TWC board member, Tarak Ben Ammar, said the company believes “Colony’s investment and sponsorship will help stabilise the company’s current operations, as well as provide comfort to our critical distribution, production and talent partners around the world”.
“Colony’s successful experience and track record in media and entertainment will be invaluable to the Company as we move forward,” he said.
For his part, Barrack said Colony believes TWC has “substantial value and growth potential”.
“We will help return the Company to its rightful iconic position in the independent film and television industry,” he said.
Which investment vehicle is Colony using for its investment in TWC?
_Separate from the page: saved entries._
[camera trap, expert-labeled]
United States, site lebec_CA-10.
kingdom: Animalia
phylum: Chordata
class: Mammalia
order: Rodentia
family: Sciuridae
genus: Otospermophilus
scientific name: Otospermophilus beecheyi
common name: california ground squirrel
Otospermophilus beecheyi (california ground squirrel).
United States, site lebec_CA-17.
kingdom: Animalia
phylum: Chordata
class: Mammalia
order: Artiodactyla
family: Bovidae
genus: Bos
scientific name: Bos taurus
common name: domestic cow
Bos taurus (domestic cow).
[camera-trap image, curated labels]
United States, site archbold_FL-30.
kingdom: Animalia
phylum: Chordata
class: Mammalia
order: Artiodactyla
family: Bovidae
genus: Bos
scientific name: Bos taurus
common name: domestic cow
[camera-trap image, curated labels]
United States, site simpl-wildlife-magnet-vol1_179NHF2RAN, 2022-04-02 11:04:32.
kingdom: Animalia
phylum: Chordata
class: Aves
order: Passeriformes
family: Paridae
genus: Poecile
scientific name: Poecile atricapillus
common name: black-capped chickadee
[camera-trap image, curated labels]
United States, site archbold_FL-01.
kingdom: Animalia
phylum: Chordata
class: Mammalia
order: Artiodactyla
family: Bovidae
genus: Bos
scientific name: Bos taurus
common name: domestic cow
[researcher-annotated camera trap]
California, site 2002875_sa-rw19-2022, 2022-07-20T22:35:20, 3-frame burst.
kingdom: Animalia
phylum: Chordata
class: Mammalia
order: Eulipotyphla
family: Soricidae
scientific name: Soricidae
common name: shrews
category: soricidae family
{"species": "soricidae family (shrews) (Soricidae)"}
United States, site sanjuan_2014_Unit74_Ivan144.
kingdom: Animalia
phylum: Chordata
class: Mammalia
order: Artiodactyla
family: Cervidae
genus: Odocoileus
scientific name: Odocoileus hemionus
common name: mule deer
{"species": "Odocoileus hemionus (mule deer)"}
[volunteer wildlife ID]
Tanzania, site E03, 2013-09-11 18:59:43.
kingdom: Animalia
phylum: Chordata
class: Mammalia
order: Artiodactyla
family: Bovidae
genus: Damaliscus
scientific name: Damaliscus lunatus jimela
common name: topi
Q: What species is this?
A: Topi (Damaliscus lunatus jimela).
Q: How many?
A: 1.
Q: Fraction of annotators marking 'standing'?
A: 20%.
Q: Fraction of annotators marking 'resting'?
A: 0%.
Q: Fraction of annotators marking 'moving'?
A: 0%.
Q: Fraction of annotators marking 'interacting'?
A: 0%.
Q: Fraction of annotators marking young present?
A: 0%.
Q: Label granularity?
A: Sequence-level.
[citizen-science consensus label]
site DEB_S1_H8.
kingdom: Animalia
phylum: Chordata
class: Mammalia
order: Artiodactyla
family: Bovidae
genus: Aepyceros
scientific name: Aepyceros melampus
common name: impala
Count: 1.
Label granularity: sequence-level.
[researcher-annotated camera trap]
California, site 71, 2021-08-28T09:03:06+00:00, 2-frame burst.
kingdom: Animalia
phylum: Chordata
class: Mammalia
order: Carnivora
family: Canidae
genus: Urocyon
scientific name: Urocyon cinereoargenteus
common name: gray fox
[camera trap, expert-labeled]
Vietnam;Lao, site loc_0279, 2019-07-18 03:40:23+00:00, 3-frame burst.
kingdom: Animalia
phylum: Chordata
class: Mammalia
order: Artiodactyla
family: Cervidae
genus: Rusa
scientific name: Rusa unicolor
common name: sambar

Colony has not specified which investment vehicle it is using for the cash injection or potential acquisition of the company’s assets. It is also not clear whether Colony is seeking to buy debt or equity in this deal. However, the Miramax transaction was made using a separate account, in which one of the investors was the aforementioned Rob Lowe.
What’s the play here?
At this point, it’s too early to tell, firstly, how much and which parts of TWC Barrack would be interested in acquiring (and at what price), and, once acquired, what he intends to do with them. An analysis in The New York Times on Tuesday takes look at the embattled studio’s assets, but as the newspaper rightly points out, any of the assets Barrack likes the look of will likely be available at a fire sale price.